Why do some people almost always drop $10 in the Salvation Army bucket and others routinely walk by? One answer may be found in an intricate and rhythmic neuronal dance between two specific brain regions, finds a new Yale University study published Feb. 24 in the journal Nature Neuroscience.
The biological roots of generosity and selfishness have long fascinated neuroscientists. As social animals, primates depend upon cooperation; yet in times of scarcity or in the quest for status, selfishness often wins out.
Global imaging studies in humans have shown many brain regions seem to be involved in decisions about sharing.

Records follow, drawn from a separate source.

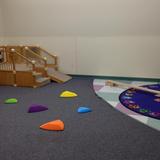 Brookline Knowledge Beginnings Photo #9 - Indoor Play Space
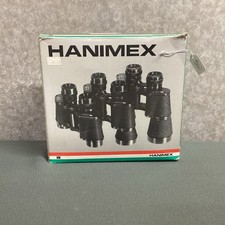Hanimex Binoculars Jumelles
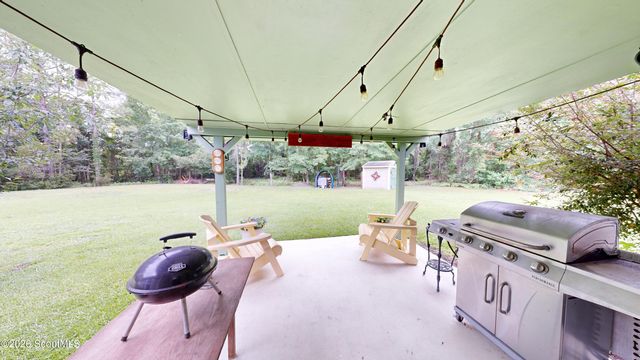 235 Sarah Drive, Brunswick, GA 31525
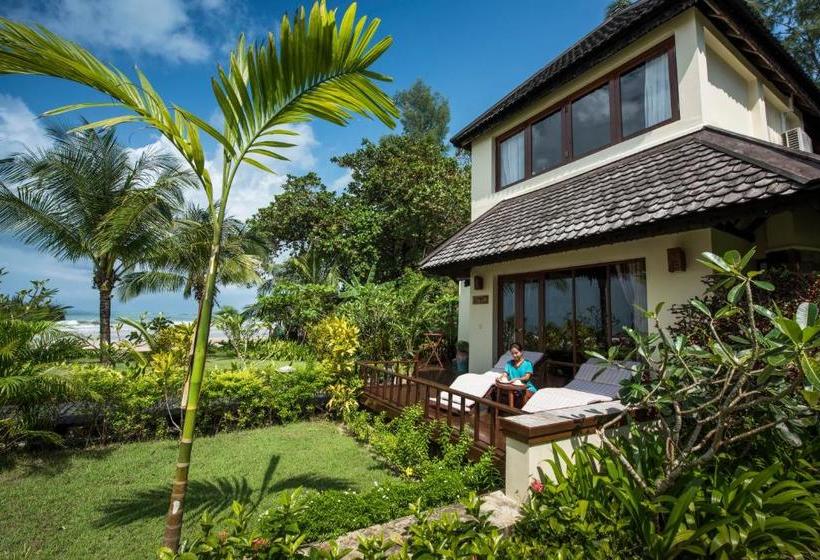 Jade Marina Resort & Spa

Yale’s Steve Chang and colleagues decided to focus on neuronal activity between two specific brain regions of monkeys faced with a decision about whether or not to share fruit juice with another monkey.
In one scenario, the monkey could decide to give a drink to a companion or throw it out. In an alternative scenario, they could drink fruit juice alone or simultaneously share a drink with another monkey.
It turns out monkeys like to drink alone. But, if the alternative is to see the drink dumped in a bin, they prefer to give the other monkey a juice break.
In both scenarios, researchers found distinct patterns of interaction in neuronal activity between the amygdala, a relatively primitive area of the brain, and the medial frontal cortex, an area where more deliberate thoughts originate. When monkeys were generous or pro-social, the interactions between these brain regions were highly synchronized, occurring at the same rate. When they were being anti-social, this synchronicity was markedly suppressed.
The researchers found that they could use the differences in synchronicity of the interactions to predict what decision the monkey had made: They merely had to look at the neuronal data.
“We found a unique signature of neural synchrony that reflects whether a pro-social or an anti-social decision was made,” said Chang, senior author of the Nature Neuroscience paper and an assistant professor of psychology and neuroscience.
He and his team also found other key differentiating characteristics in the brain during decision making. For instance, when animals were being pro-social, neuronal interactions were transmitted at one frequency, and when anti-social, at another frequency. The frequency was determined by the brain region in which neurons fired.
“We all know there are individual differences in levels of generosity,” Chang said. “Maybe Scrooge did not have high levels of synchrony after all.”